Plaidoirie de l’Employeur

[40]         L'employeur estime que la clause de la convention collective applicable en l'espèce est 7.02 et non 24.01.  La clause 7.02 interdit aux personnes exclues de l'unité de remplir les emplois régis par la convention collective.  Le terme «emplois» est important car il ne réfère pas à une tâche spécifique.  Cette clause ne crée pas d'exclusivité de tâches.  En d'autres termes, la clause telle que libellée n'interdit pas à l'employeur de faire exécuter certaines tâches appartenant à des gens de l'unité d'accréditation par des personnes exclues de l'unité.  L'employeur estime donc qu'il était en droit d'agir comme il l'a fait et ce d'autant plus, que la tâche revendiquée n'est pas incluse dans la description de tâches de l'ouvrier civil.

[41]         L'article 24.01 s'applique entre les salariés d'un même emploi.  Or, cela ne pouvait aucunement s'appliquer en l'espèce car il ne s'agit même pas d'emplois de la même unité de négociation.  Cette disposition n'oblige pas l'employeur à octroyer du temps supplémentaire à un titre d'emploi en particulier mais plutôt de s'assurer que le temps supplémentaire est accordé de façon équitable entre les salariés d'un même emploi.

[42]         Par ailleurs, la preuve a démontré que les travaux de construction ne relevaient pas de l'entretien des bâtiments mais de l'équipe Projet.  M. Brisson n'avait donc pas à demander à son personnel de faire le travail en question puisque celui-ci ne relevait pas de sa responsabilité.  L'employeur souligne que les seules tâches que le plaignant pourrait à la rigueur revendiquer sont celles consistant à défaire et refaire les tablettes car tout ce qui concerne le matériel relève clairement du travail des commis au guichet.  Il estime par ailleurs que le syndicat n'a pas fait la preuve du travail réellement effectué par M. Leblanc.  Sa seule preuve repose sur du ouï-dire et ne permet pas de savoir quelle tâche précise a été faite.

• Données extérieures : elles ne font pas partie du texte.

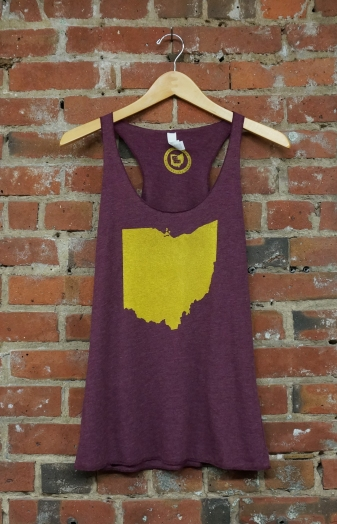 'Ohio State' on Maroon TriBlend Racerback Tank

[43]         L'employeur demande le rejet du grief.

DÉCISION ET MOTIFS

[44]         Je suis donc saisie d'une réclamation par laquelle le syndicat demande à ce que le temps supplémentaire réalisé en juin et juillet 2003 soit octroyé à l'ouvrier civil, M. Rochon. 

[45]         La preuve révèle qu'à cette époque, des travaux de réaménagement importants ont eu lieu dans la bâtisse située à Valleyfield.  Plus spécifiquement, ce sont les travaux qui avaient trait au réaménagement du magasin qui sont présentement en cause.  Ces travaux ont essentiellement consisté à l'enlèvement et au déplacement de tablettes et d'étagères dans le magasin, ce qui comprenait évidemment le déplacement et le replacement du matériel qui y était contenu.  Ces travaux ont été réalisés par deux commis au guichet.  Ces derniers ne sont pas des salariés couverts par la présente unité d'accréditation.  Par conséquent, ils ne peuvent pas être assimilés à des salariés d'un même emploi que le plaignant.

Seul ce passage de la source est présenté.